God liefhebben, de broeders en zusters liefhebben en Zijn geboden doen en bewaren, is dus een drievoudige omschrijving van ons morele leven. Zoiets als “wet” hoort er nadrukkelijk toch bij! We zijn gewend om liefde tegenover wet te stellen. De liefde moet spontaan en vrijwillig zijn, terwijl geboden worden gehoorzaamd uit angst of respect. Maar dit zijn de geboden van een God die liefde is! Daarom kan de Heer Jezus zeggen in Mattheus 11 dat Zijn juk zacht is en Zijn last licht is. En met betrekking tot de geboden zegt Johannes het zelf in ons gedeelte: “en Zijn geboden zijn niet zwaar” (vers 3). Wie de geboden van Christus benadert als opdrachten van een levende Heer waarvan het gebod van de liefde de kern uitmaakt, vervult de wet (van Mozes). De wet daarentegen gebruiken als een systeem van werken om Gods genade te verdienen, en het uit het oog verliezen van de eenheid van de wet door haar op te delen in een veelheid van individuele werken, is het tegendeel van wat wij hier vinden. Hier gaat het om een gerechtigheid die op grond van geloof is en niet om een gerechtigheid die als op grond van werken gebeurt (vergelijk Romeinen 9:30-33). Het gaat om een uitwerken in gerechtigheid (Romeinen 12 – 15) van een gerechtigheid of behoudenis die ons al eerder is geschonken. Het gaat niet om gedragsregels die aan de vrijheid van de natuurlijke mens worden overgelaten, maar om het doen van “goede werken, die God tevoren heeft bereid, opdat wij daarin zouden wandelen” (Efeze 2:10).
Als we samenvatten wat Johannes in deze brief en in zijn evangelie over de gehoorzaamheid geleerd heeft, vinden we het volgende:
- Als wij Hem liefhebben, zullen wij Zijn geboden bewaren (Johannes 14:15).
- Als iemand Hem liefheeft, zal hij Zijn Woord bewaren (Johannes 14:23-24).
- Als wij Zijn geboden bewaren, zullen wij in Zijn liefde blijven – net zoals de Here Jezus in Gods liefde woont omdat Hij de geboden van Zijn Vader houdt (Johannes 15:10)

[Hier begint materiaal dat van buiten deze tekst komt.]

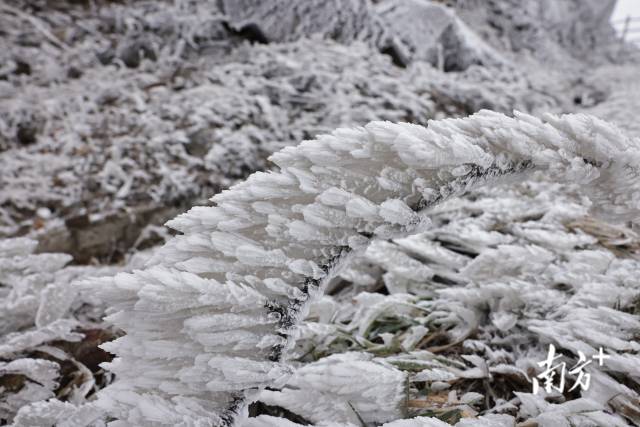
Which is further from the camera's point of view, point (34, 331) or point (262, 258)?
point (34, 331)

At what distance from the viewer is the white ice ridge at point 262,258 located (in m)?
0.60

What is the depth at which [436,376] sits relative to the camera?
0.92m

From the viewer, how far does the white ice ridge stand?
604mm

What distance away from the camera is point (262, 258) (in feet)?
2.07

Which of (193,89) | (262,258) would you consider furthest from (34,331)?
(193,89)

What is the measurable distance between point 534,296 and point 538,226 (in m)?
0.60

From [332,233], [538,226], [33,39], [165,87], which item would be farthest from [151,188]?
[33,39]

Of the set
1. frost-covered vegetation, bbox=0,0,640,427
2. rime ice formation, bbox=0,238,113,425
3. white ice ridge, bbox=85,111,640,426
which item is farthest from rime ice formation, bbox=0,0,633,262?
white ice ridge, bbox=85,111,640,426

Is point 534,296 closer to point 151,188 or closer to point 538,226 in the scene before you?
point 538,226

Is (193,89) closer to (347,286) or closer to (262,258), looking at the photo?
(347,286)

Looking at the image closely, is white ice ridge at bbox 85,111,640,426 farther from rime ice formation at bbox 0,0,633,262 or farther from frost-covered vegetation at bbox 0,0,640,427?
rime ice formation at bbox 0,0,633,262

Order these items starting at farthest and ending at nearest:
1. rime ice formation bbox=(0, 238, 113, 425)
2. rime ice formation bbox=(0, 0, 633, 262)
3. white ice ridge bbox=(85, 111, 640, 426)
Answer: rime ice formation bbox=(0, 0, 633, 262)
rime ice formation bbox=(0, 238, 113, 425)
white ice ridge bbox=(85, 111, 640, 426)

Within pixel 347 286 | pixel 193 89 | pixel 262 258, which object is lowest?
pixel 347 286

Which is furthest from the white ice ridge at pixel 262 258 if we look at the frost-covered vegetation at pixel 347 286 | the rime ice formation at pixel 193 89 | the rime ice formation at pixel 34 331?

- Wij zijn Zijn vrienden als wij doen wat Hij ons heeft opgedragen. (Johannes 15:14)
Maar het belang van deze gehoorzaamheid vinden we overal:
- God heeft de Heilige Geest gegeven aan hen die Hem gehoorzamen (Hand. 5:32).
- Allen die Hem gehoorzamen is Hij een bron geworden van eeuwige redding (Heb. 5: 9).
- Wij hebben onze zielen gereinigd door de gehoorzaamheid aan de waarheid (1 Petrus 1:22).